Lipid nanoparticles may deliver better when they are a little disorganized. That’s according to new research from a study led by scientists at the University of Copenhagen that will be presented at the Biophysical Society Annual Meeting which will be held in San Francisco from February 21-25 this year.
Their research focused on lipid nanoparticles (LNPs) which were crucial to the success of mRNA vaccines for Covid-19. Scientists are now using them to deliver treatments for cancer, rare genetic diseases, and other conditions. A persistent challenge is that only a small fraction of the cargo carried by LNPs—about one to five percent—get released inside cells. And “this low efficiency limits what we can do with LNPs as therapeutics,” said Artu Breuer, PhD, a postdoctoral researcher in biophysics at the University of Copenhagen. “For example, in cancer treatment where cells are dividing rapidly, if you deliver too little RNA, the cells outpace the therapy.”
Using a new approach that allowed them to examine drug-delivery vehicles in finer-grained detail, the scientists sought to understand why the delivery efficiency varies so much. Specifically Breuer and his colleagues developed a high-throughput method that measures individual nanoparticles—about a million at a time—rather than just looking at the average properties of a batch.
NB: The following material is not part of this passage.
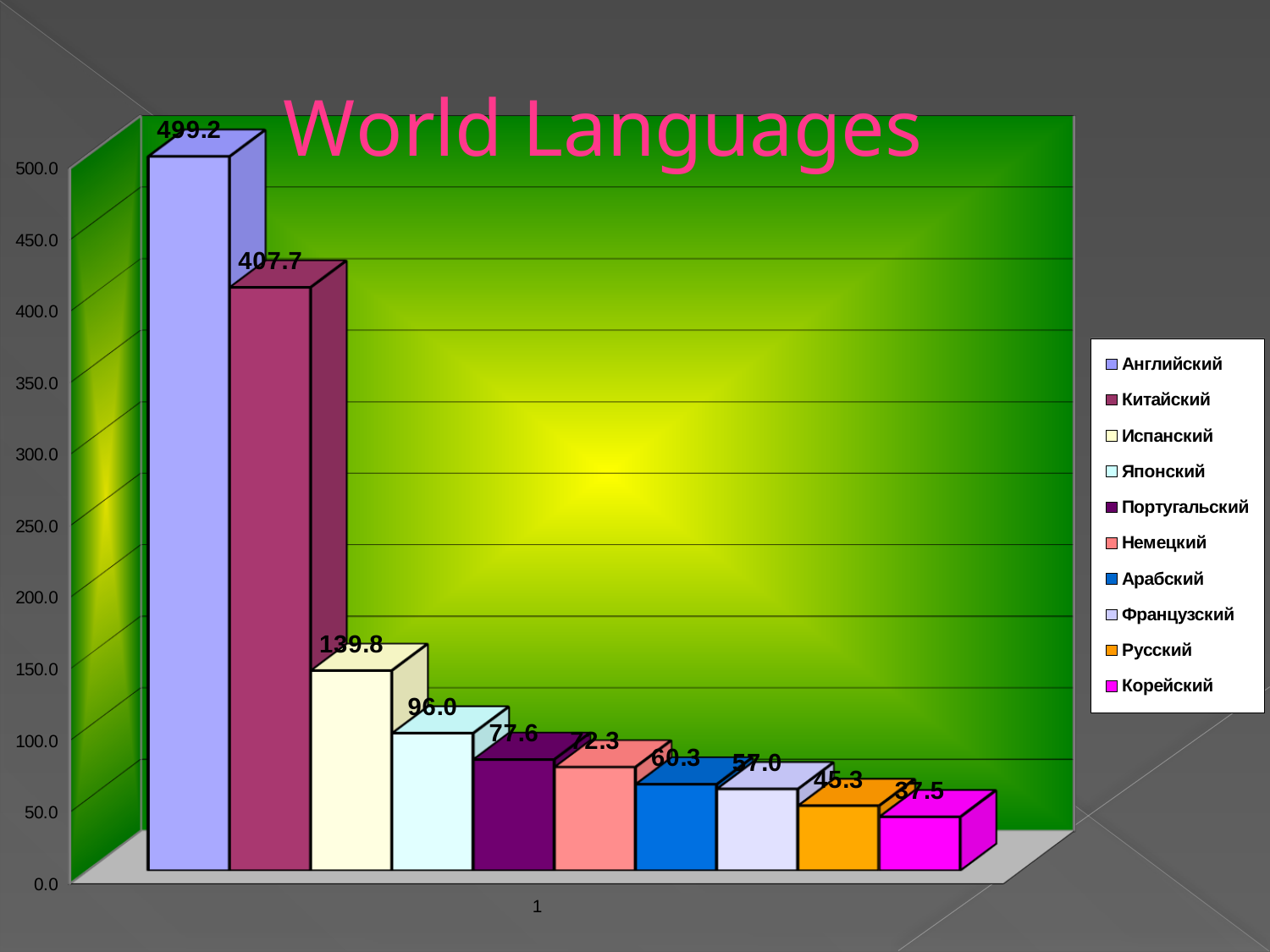
What is the value for Английский? 499.2 Which language has the highest value? Английский Which is larger, the value for Испанский or the value for Японский? Испанский Is the value for Португальский greater or less than 100.0? less How many series does the legend list? 10 What is the difference between the values for Английский and Китайский? 91.5 What is the value for Японский? 96.0 Which language has the lowest value? Корейский What kind of chart is shown on the slide? bar chart What is the value for Арабский? 60.3 What is the value for Китайский? 407.7 What is the value for Испанский? 139.8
For the study, the scientists used their tool to measure both the size of each particle and how much cargo it contained.“Instead of assuming that every nanoparticle in a batch is the same, we found enormous variation,” Breuer said. “And we discovered two distinct subpopulations: organized particles where the cargo is neatly structured, and amorphous particles where it’s more disorganized. The surprise was that the messy ones actually work better inside cells.”
Drug developers have historically focused on efficiently packing as much medicine as they can into each nanoparticle. Breuer and his colleagues’ findings suggest that highly organized particles may actually resist releasing their cargo once they reach their destinations. Breuer explained it this way. “In an organized nanoparticle, the positively charged lipids are tightly bound to the negatively charged RNA. When the particle enters a cell, even though conditions change, those attractions hold everything together. But in a disorganized particle, there’s some separation between the charges. When conditions change inside the cell, the positive charges repel each other, and the particle falls apart—releasing the medicine.”
The results suggest that it may be better for developers of LNPs to focus on maintaining a disorganized internal structure that lets cargo escape once it enters cells rather than maximizing the quantity of the cargo.
“We’re aiming in the opposite direction of what the field has been pursuing,” Breuer said. “I’m not saying we should have empty nanoparticles, but we need to find ways to load enough RNA while still keeping that disorganized structure that’s more effective inside cells.”